• Goal of the exercise: Copy the listing below word for word, leaving out the pictures.

• Records from a spatial question set:
'''
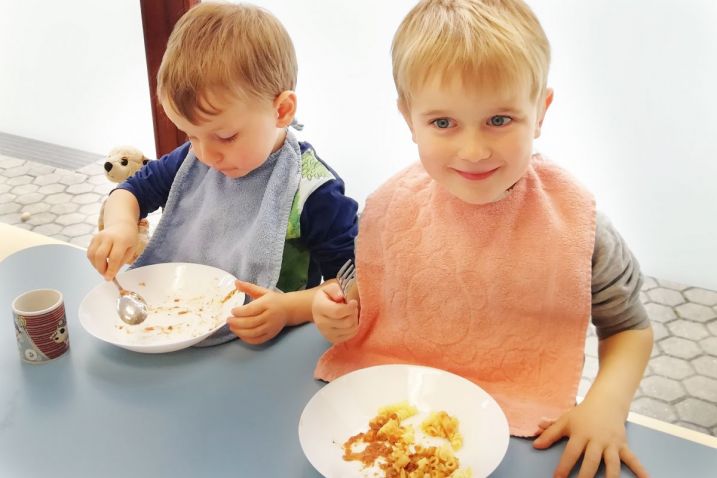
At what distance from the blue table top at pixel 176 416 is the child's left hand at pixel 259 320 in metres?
0.02

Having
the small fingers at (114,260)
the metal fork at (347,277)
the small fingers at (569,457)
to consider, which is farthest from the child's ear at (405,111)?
the small fingers at (114,260)

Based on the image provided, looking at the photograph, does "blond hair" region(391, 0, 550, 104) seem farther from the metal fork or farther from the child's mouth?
the metal fork

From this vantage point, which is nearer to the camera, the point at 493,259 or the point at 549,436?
the point at 549,436

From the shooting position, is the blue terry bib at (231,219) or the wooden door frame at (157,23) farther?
the wooden door frame at (157,23)

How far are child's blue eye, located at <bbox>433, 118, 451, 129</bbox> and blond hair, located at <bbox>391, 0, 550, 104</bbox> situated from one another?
0.05 meters

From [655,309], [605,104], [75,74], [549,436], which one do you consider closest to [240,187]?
[549,436]

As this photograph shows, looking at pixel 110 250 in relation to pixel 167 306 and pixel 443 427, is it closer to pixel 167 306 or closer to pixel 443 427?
pixel 167 306

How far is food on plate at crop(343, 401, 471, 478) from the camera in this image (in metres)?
0.93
'''
• Solution to the problem:
At what distance from the blue table top at pixel 176 416 is the child's left hand at pixel 259 320 in metres?
0.02

Having
the small fingers at (114,260)
the metal fork at (347,277)
the small fingers at (569,457)
to consider, which is farthest from the child's ear at (405,111)?
the small fingers at (114,260)

Based on the image provided, looking at the photograph, does "blond hair" region(391, 0, 550, 104) seem farther from the metal fork or farther from the child's mouth?
the metal fork

From this vantage point, which is nearer to the camera, the point at 493,259 or the point at 549,436?
the point at 549,436

From the shooting position, is the blue terry bib at (231,219) or the wooden door frame at (157,23) farther?
the wooden door frame at (157,23)

How far are child's blue eye, located at <bbox>433, 118, 451, 129</bbox> and blond hair, located at <bbox>391, 0, 550, 104</bbox> situated from one another?
0.05 meters

From [655,309], [605,104], [75,74], [549,436], which one do you consider closest to [240,187]?
[549,436]

As this photograph shows, looking at pixel 110 250 in relation to pixel 167 306 and pixel 443 427, is it closer to pixel 167 306 or closer to pixel 443 427?
pixel 167 306

How far is food on plate at crop(343, 401, 471, 478) from the camera in this image (in metres)?
0.93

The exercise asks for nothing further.